In lieu of that, you could pay everyone a fixed cut based on presence in the training set, but that then gives you the Spotify problem of a fixed pot being shared millions of different ways. For example, Adobe recently announced they were building an AI drawing tool trained on exclusively licensed sources - specifically, Adobe Stock contributors[0]. They're used to being paid when someone buys their image, which means that they have incentives to produce broadly relevant stock photography. But with a fixed "AI pot" paying you, now you have an incentive to produce as much output as possible as cheaply as possible purely to get a larger part of the pot. This is bad both for the stock photo market[1] AND the AI being trained.

AI is extremely sensitive to bias in the dataset. Normally, when we talk about bias, we think about things like "oh if I type CEO into Midjourney all the output drawings are male"; but it goes a lot deeper. Gradient descent does not know how to recognize duplicate training set features, those features get more chances to adjust the model. Eventually that training example or image is common enough to make memorization 'worth it' in terms of parameters used[2].

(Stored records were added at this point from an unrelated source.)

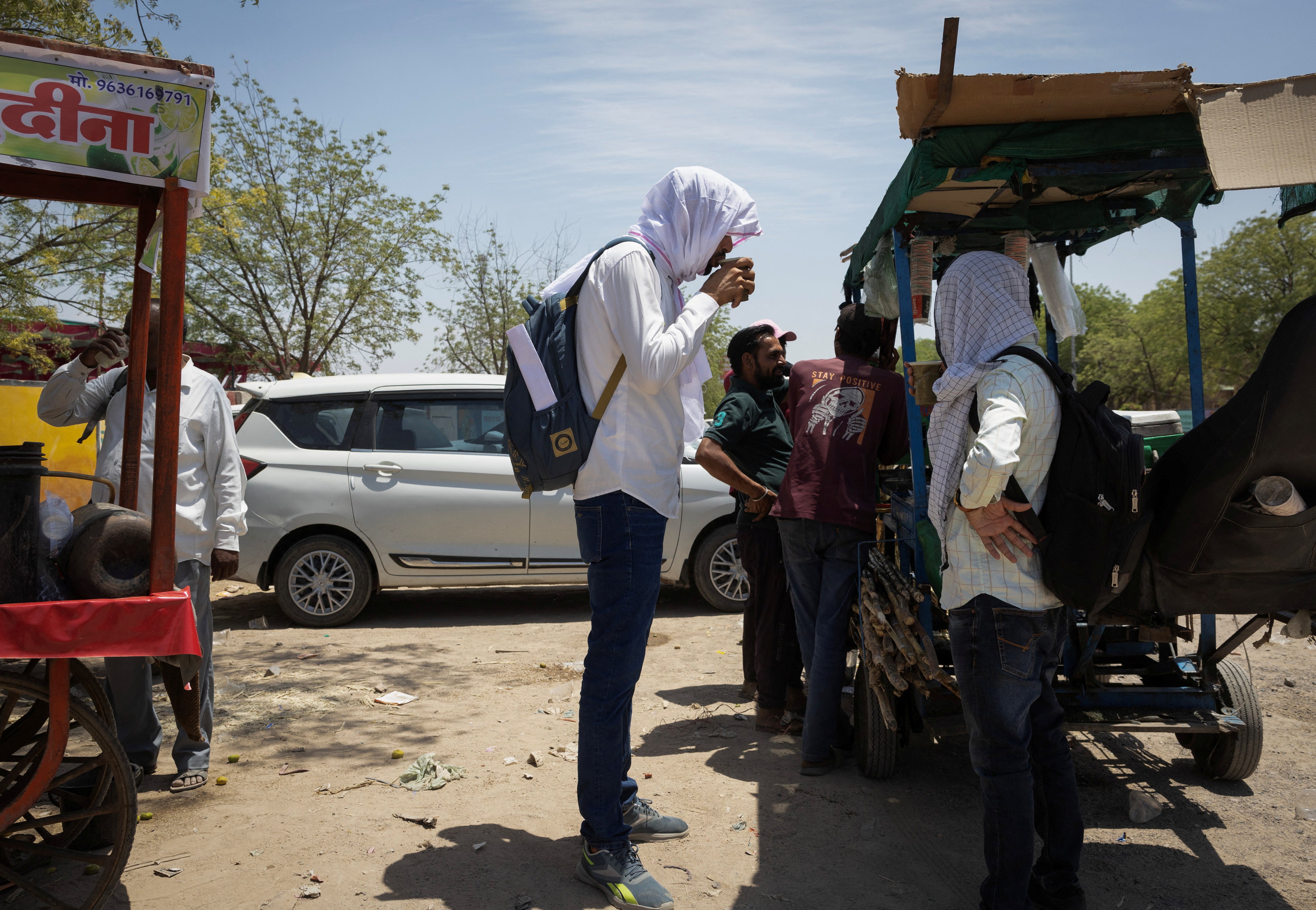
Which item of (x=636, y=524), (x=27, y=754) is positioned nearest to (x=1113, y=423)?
(x=636, y=524)

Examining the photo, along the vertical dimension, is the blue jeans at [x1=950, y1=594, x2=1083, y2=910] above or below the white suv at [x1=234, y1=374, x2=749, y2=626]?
below

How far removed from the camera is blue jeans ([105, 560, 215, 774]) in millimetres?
3889

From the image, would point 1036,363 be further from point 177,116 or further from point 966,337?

Ironically that sort of thing would actually make attribution and profit-sharing 'easier', at the expense of the model being far less capable.

[0] Who, BTW, I don't think actually have the ability to opt-in to this? Like, as far as I'm aware this is being done through the medium of contractual roofies being dropped into stock photographers' drinks.

[1] Expect more duplicates and spam

[2] This is why early Craiyon would give you existing imagery when you asked for specific famous examples and why Stable Diffusion draws the Getty Images watermark on things that look like a stock photo of a newsworthy event.




> you need a clear value chain from licensed training data to each output, through the magical linear algebra data blender that is gradient descent. Nobody knows if your training example helped

The magical linear algebra data blender that is gradient descent boils down to small additive modifications to the model parameters. We already know how to compute the effects of small additive modifications to the model parameters on the output: that's what the gradient is.

So if you want to know how much each training sample contributed to the output, just compute the dot product between the two gradients.

Actually doing that for a billion-parameter model would be slightly expensive because the gradients are also billion-dimensional, so you'd need to approximate the dot product via dimensionality reduction and use a vector database to filter for training samples with high approximated dot product.

But I think those layers of approximations would still be better than throwing your hands up in the air and claiming you have no way to know because linear algebra is magic.


AI could be used to decide if a source should be included or not (or the benefit to the model could be the qualifier). That would solve your problem of people just peddling spam.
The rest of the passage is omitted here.